The Communication Generation

Written in English by Braha Bender

 

Young people of today have been called the “communication generation”. It’s not just that you can make a phone call to anyone from anywhere at all, it’s that modern communication technology has shaped the character of an entire generation. Modern advances, including the industrial and technological revolutions, have literally changed our world into a different place and none of it would have been possible without sophisticated communication devices. The development of connections between disparate locales has facilitated extraordinary achievements.

 

Looking at it from this perspective, former generations’ communicative abilities look extremely primitive. The “highways”, “mailboxes”, and “vehicles” of yesteryear appear cumbersome and ineffectual relative to the communication devices of today.
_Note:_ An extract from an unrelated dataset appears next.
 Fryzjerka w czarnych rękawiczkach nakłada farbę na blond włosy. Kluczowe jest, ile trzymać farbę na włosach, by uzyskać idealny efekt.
We look back at our ancestors with pity for all the trouble they had to go to without airplanes and cell phones.

 

We have forgotten that our ancestors benefited from a particular “communications system” more efficient and sophisticated than we can possibly imagine. The system was all-encompassing, completely streamlined, and with the added benefit of having no system glitches getting in the way whatsoever. Despite the fact that their communication system made ours look like child’s play, almost nothing of that brilliant “technology” is left in our hands today.

 

Our communications systems allow us to share a greater quantity of words, theirs allowed them to share a greater quality of messages. Our communications systems allow us to share more talk. Theirs allowed them to share more connection. That connection was not limited to human beings. Their communications system encompassed the ability to link heaven and earth, man and his Creator, the created world and the Almighty Himself. Our ancestors’ communications system was called the Beis HaMikdash.

 

Our sages explain that a direct link existed between the physical “Beis HaMikdash of Below” and the spiritual “Beis HaMikdash of Above”. These constituted a type of two-prong spiritual transmission station. Reality was cast in the light of the relationship we were projecting upwards towards our Father on High and that He, in turn, would reflect back towards us in a shower of abundant blessing pouring into our lives below. “A permanent fire shall remain aflame on the altar; it shall not be extinguished” (Leviticus 6:6): it was a twenty-four-hour transmission, on seven days a week, all year long.

 

Our ancestors’ achievements of health, wealth, and happiness were obtained without any frantic financial wheeling and dealing, without any work accidents, and without the ubiquitous tension and stress casting dark clouds over any accomplishments we manage to finagle during modern times. Thanks to the Beis HaMikdash and the profound exchange of information and connection facilitated therein, our ancestors advanced themselves and our world in ways that we can barely conceive of.

 

When the future third Beis HaMikdash is built, the fact that all financial success, physical health, and psychological wellbeing comes from what happens in there will be obvious to the entire world. Even the gentile nations will visit the Beis HaMikdash: “It shall be that all who are left over from all the nations…will come up every year to worship the King, HaShem, Master of Legions, and to celebrate the festival of Succos (Zechariah 14:16).

 

Today our connection with this extraordinary “technology” is negligible at best. Our connection with our Creator has lost an element of directness, forcing the abundance of blessings He is sending from above to reach us through natural means, and forcing us to undergo great difficulty in obtaining it.

 

We haven’t entirely lost the connection, though. The Beis HaMikdash was lost many years ago but the Almighty has left us with a small replacement. Synagogues where we pray and study-halls where we learn Torah are called “Batei Mikdash mey’at”. Each one is a miniature Beis HaMikdash. Those who honor these places by using them to invest in their relationship with the Almighty can still taste it: our eternal, indelible connection with the best contact we will ever have, our Father on High.